■ **TASK**
Copy out the data word for word, beginning with the line that contains "Of the tree" and continuing through the end of the data.

■ **EXTRACTED RECORDS**
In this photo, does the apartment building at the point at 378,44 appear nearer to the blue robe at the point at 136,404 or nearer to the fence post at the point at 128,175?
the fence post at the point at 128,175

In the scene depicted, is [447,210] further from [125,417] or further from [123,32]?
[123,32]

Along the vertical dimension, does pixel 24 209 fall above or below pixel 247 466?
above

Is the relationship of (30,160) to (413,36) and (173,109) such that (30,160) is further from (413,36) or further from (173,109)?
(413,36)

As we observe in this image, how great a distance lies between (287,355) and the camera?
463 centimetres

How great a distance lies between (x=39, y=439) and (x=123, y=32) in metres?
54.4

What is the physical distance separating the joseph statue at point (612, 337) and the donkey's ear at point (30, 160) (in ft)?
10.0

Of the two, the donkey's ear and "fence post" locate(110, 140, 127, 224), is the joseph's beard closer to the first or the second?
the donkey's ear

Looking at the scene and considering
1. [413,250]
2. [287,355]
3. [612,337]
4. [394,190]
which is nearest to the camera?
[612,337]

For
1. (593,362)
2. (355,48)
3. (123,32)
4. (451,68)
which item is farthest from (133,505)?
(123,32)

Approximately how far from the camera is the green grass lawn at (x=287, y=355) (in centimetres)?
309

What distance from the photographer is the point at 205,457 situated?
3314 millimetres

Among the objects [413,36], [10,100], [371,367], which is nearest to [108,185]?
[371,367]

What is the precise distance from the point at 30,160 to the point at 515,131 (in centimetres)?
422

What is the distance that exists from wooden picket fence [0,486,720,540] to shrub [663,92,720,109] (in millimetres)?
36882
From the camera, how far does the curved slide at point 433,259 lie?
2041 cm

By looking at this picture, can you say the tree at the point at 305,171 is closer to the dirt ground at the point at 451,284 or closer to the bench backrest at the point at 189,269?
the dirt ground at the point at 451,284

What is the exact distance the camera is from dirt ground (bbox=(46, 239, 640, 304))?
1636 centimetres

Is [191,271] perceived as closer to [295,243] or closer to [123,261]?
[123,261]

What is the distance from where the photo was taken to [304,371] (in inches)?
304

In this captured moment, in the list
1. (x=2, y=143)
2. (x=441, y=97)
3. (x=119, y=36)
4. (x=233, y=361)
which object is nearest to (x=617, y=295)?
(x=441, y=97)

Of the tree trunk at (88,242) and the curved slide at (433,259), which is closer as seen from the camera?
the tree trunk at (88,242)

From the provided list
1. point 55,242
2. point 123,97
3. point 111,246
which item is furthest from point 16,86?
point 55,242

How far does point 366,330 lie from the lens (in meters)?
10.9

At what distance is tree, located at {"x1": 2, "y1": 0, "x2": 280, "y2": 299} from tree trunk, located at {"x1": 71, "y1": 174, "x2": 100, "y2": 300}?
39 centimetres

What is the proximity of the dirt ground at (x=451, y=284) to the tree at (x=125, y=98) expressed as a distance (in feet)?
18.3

■ **EXPECTED ANSWER**
Of the tree trunk at (88,242) and the curved slide at (433,259), which is closer as seen from the camera?
the tree trunk at (88,242)

From the provided list
1. point 55,242
2. point 123,97
3. point 111,246
which item is furthest from point 16,86?
point 55,242

How far does point 366,330 lie from the lens (in meters)?
10.9

At what distance is tree, located at {"x1": 2, "y1": 0, "x2": 280, "y2": 299} from tree trunk, located at {"x1": 71, "y1": 174, "x2": 100, "y2": 300}?
39 centimetres

What is the proximity of the dirt ground at (x=451, y=284) to the tree at (x=125, y=98) expressed as a distance (in feet)?
18.3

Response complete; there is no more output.